Explaining Variational Autoencoder gaussian parameterization

In the original Auto-Encoding Variational Bayes paper, the authors describes the "reparameterization trick" in section 2.4. The trick is to breakup your latent state z into learnable mean and sigma (learned by the encoder) and adding Gaussian noise. You then sample a datapoint from z (basically you generate an encoded image) and let the decoder map the encoded datapoint back to the original image.

I have a hard getting over how strange this is.
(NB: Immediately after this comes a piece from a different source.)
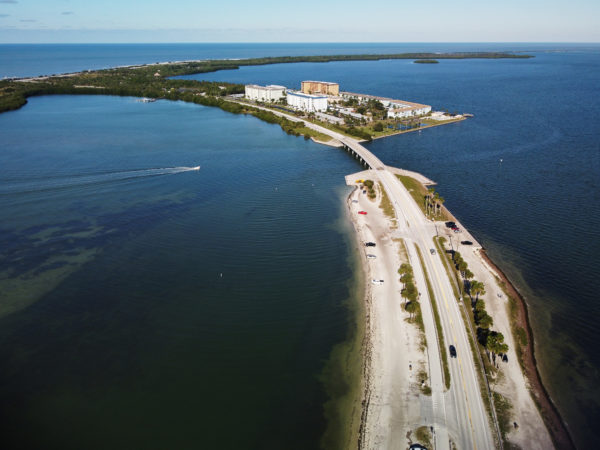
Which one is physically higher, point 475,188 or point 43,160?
point 43,160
Could someone explain a bit more on the latent variable model, specifically:

Why are we assuming the latent state is Gaussian?
How is it possible that a Gaussian can generate an image?
And how does backprop corrupt the encoder to learn a Gaussian function as opposed to an unknown non-linear function?

Here is an example implementation of the latent model from here in TensorFlow.
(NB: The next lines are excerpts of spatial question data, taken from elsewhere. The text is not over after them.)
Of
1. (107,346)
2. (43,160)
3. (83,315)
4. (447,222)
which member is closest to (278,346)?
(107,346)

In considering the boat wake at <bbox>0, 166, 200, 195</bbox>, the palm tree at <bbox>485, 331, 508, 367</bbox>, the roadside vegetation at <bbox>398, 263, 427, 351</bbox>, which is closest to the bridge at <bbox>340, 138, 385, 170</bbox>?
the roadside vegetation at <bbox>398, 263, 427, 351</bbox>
...neural net code maps input to hidden layers z_mean and z_log_sigma

self.z_mean, self.z_log_sigma_sq = \
self._recognition_network(network_weights["weights_recog"], 
                           network_weights["biases_recog"])
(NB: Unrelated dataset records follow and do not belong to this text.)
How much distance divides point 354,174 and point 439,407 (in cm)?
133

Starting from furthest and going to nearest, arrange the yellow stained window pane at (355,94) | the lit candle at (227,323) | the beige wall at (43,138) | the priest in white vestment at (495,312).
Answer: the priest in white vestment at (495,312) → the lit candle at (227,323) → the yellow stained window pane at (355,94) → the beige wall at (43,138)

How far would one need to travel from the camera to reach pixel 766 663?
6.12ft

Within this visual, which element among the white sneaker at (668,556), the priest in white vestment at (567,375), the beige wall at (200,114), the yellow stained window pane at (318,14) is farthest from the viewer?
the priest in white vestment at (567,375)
# Draw one sample z from Gaussian distribution
n_z = self.network_architecture["n_z"]
eps = tf.random_normal((self.batch_size, n_z), 0, 1, 
                           dtype=tf.float32)
# z = mu + sigma*epsilon
self.z = tf.add(self.z_mean, 
                tf.mul(tf.sqrt(tf.exp(self.z_log_sigma_sq)), eps))

...neural net code maps z to output

Solution

They are not assuming that the activations of the encoder follow a gaussian distribution, they are enforcing that of the possible solutions choose a gaussian resembling one.
The image is generated from decoding a activation/feature, the activations are distributed resembling a gaussian.
They minimize the KL divergence between the activations distribution and a gaussian one.